An almost dependency free (as far as I'm concerned, numpy is part of the stdlib of Python haha) array visualizer for the terminal. Inspect numpy, PyTorch, and JAX arrays as colored pixel grids — right in your shell. Think treescope but without the jupyter part.

Features

  • Works with numpy, PyTorch, and JAX — pass any array-like, no conversion needed
  • 1D, 2D, and 3D arrays — 1D arrays render as a row, 3D arrays render slices side-by-side
  • Kitty graphics protocol — crisp, high-resolution rendering in Kitty, Ghostty, and WezTerm; graceful Unicode fallback everywhere else
  • Stats header — shape, min, max, mean, and variance printed above every visualization
  • Multiple colormapscividis, magma, inferno, plasma, hot, coolwarm, grey
  • Large array truncation — big arrays are intelligently truncated with a grey separator so you always see both ends
  • Zero dependencies — pure Python stdlib + numpy only

Examples

numpix demo numpix demo

Fallback for terminals that don't support the kitty protocol: numpix demo

Installation

pip install numpix

Usage

from numpix import pix
import numpy as np

# 2D array
pix(np.random.rand(28, 28))

# 1D array — rendered as a single row
pix(np.sin(np.linspace(0, 2 * np.pi, 100)))

# 3D array — slices shown side by side
batch = np.stack([
    np.random.rand(28, 28),
    np.eye(28),
    np.outer(np.sin(np.linspace(0, np.pi, 28)), np.ones(28)),
])
pix(batch)

Works with PyTorch and JAX tensors too — no .numpy() needed:

import torch, jax.numpy as jnp

pix(torch.randn(3, 28, 28))
pix(jnp.array(batch))

Multiple arrays

Pass multiple arrays to pix() to visualize them one after another. Each array gets its own color range by default:

a = np.sin(np.linspace(0, 4 * np.pi, 100)).reshape(10, 10)
b = np.random.rand(10, 10) * 100
pix(a, b)

Use shared_range=True to normalize all arrays to the same color scale — useful for seeing how values evolve across arrays:

pix(a, b, shared_range=True)

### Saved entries
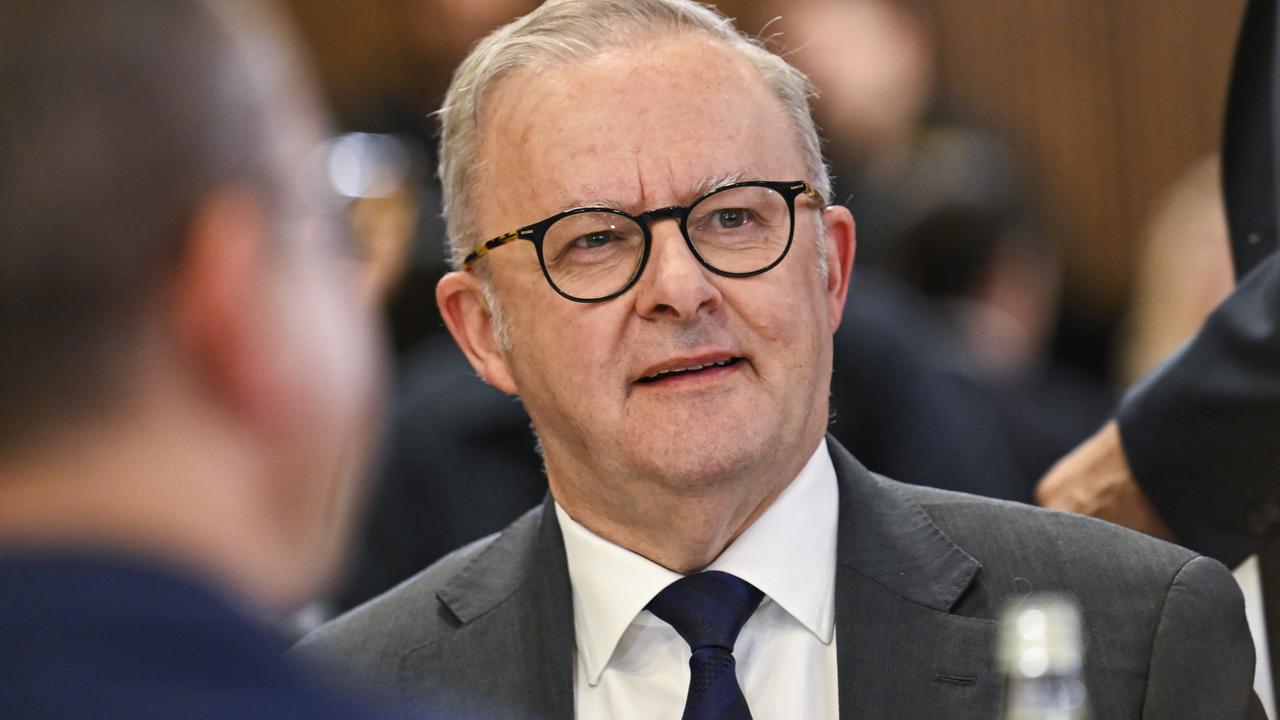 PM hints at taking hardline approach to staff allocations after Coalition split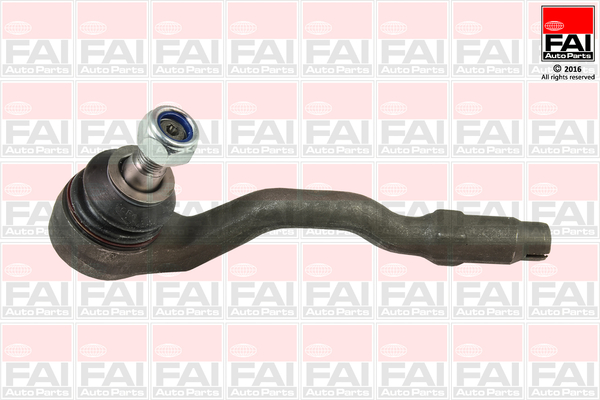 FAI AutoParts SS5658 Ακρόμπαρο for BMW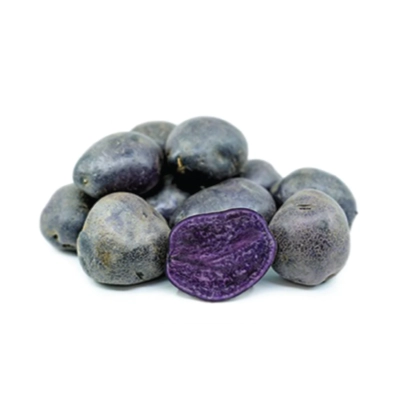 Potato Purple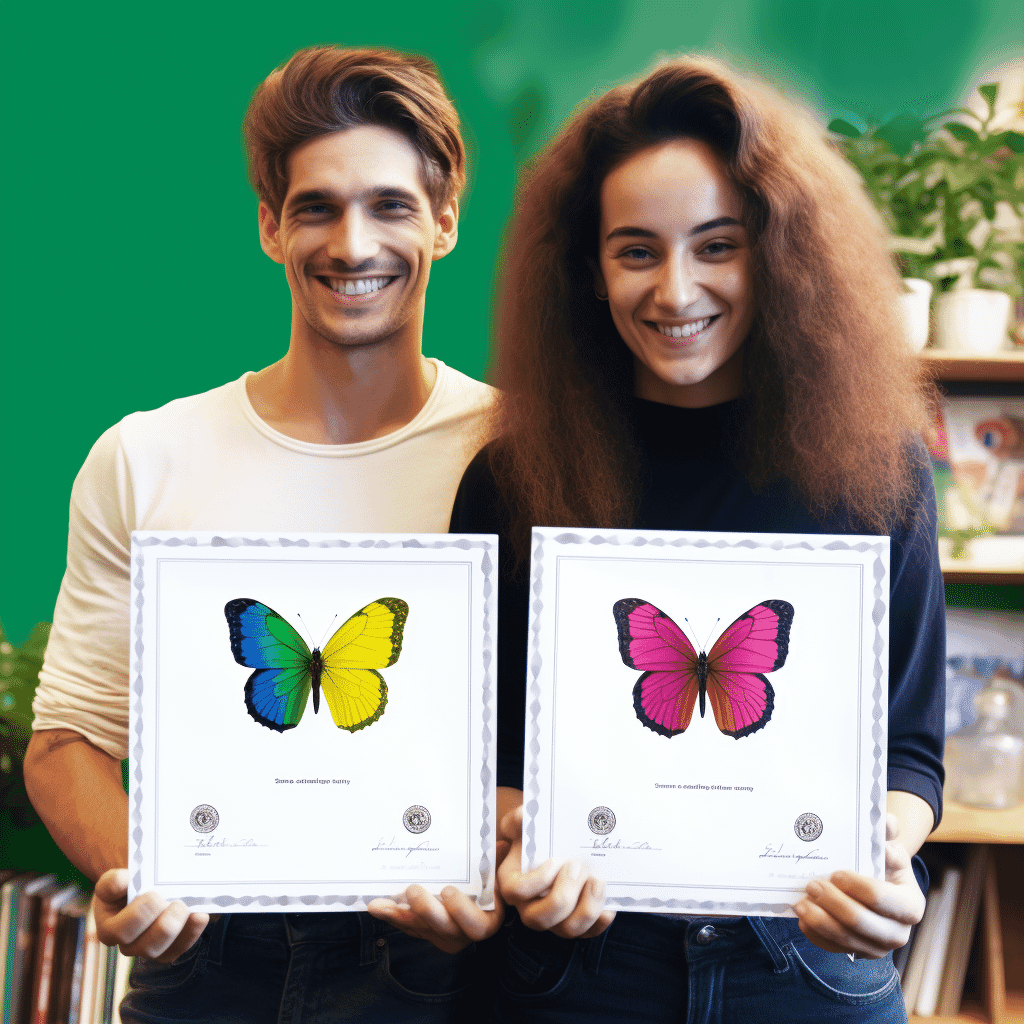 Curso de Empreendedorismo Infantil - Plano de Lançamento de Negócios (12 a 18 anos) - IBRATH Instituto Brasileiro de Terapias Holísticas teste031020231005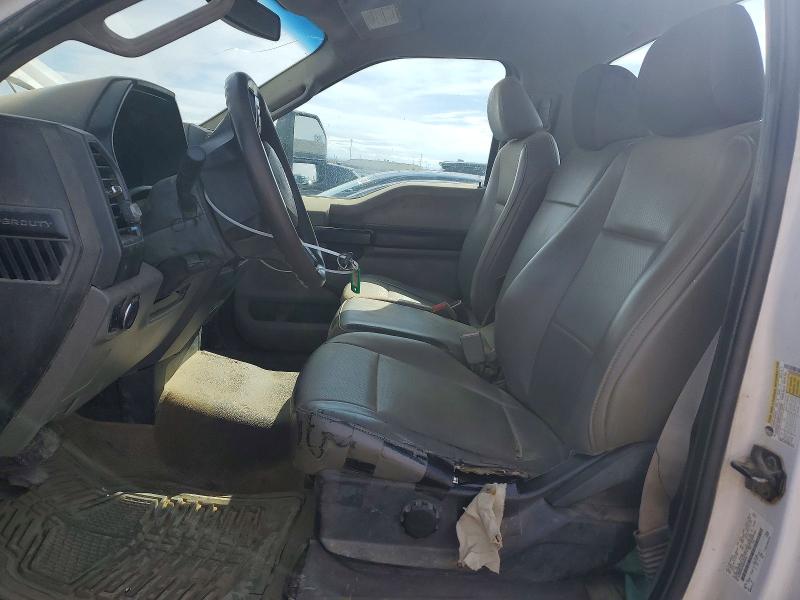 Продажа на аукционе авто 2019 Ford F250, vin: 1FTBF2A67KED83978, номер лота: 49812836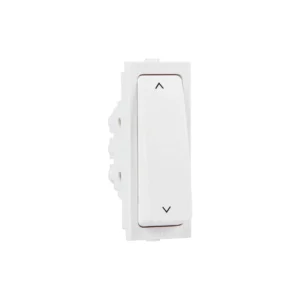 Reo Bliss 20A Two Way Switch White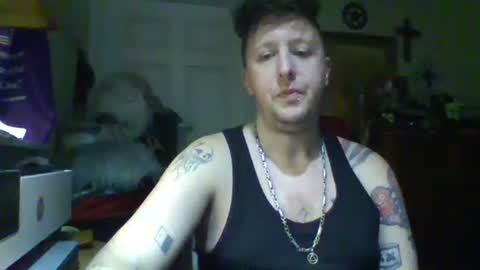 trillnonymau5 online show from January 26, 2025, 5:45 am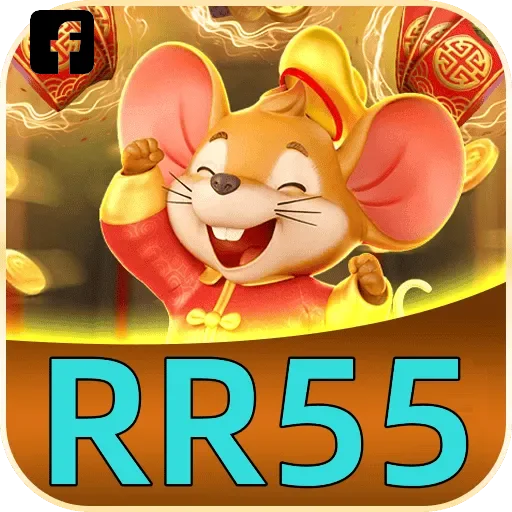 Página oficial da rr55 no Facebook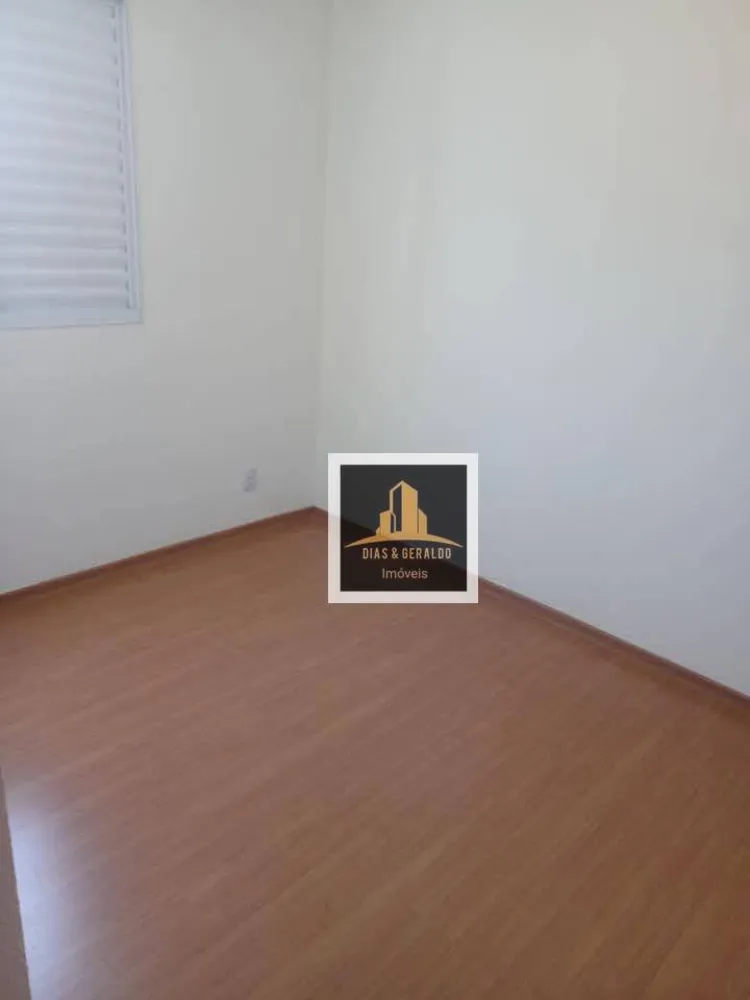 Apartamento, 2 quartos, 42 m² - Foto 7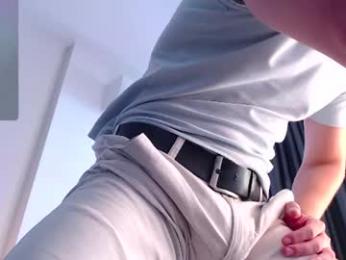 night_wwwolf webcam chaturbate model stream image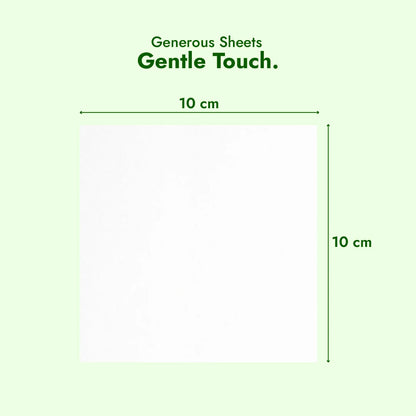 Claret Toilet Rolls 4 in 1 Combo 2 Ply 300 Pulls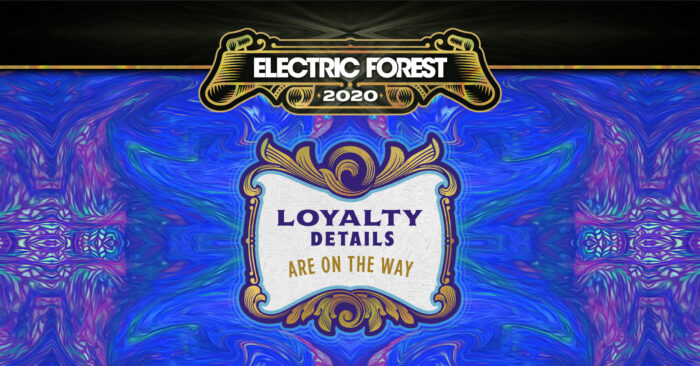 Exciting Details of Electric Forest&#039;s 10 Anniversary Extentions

### YOUR GOAL
Carry the numpix README further, starting right after its last line. The records have no connection to the numpix README.

### ANSWER TO THE EXERCISE
Arrays with inf values

pix handles -inf and inf gracefully — -inf maps to the darkest color, inf to the brightest:

masked = np.random.randn(8, 8)
masked[np.tril_indices(8, -1)] = -float("inf")
pix(masked)

API

numpix.pix(
    *arrays,
    max_show: int = 40,
    color_scheme: str = "cividis",
    max_slices: int = 3,
    layout: Literal["horizontal", "vertical"] = "horizontal",
    use_kitty_protocol: bool = True,
    shared_range: bool = False,
    scale: int | Literal["auto"] = "auto",
)
Parameter Description
*arrays One or more numpy ndarrays, PyTorch tensors, or JAX arrays. Up to 3 dimensions each.
max_show Max rows/cols shown before truncating (Unicode fallback mode). Default 40.
color_scheme One of cividis, magma, inferno, plasma, hot, coolwarm, grey. Default cividis.
max_slices Max number of 2D slices shown for 3D arrays. Default 3.
layout Arrange slices "horizontal" (side by side) or "vertical" (stacked). Default "horizontal".
use_kitty_protocol Use the Kitty graphics protocol if supported. Default True.
shared_range When passing multiple arrays, normalize them all to the same color scale. Default False.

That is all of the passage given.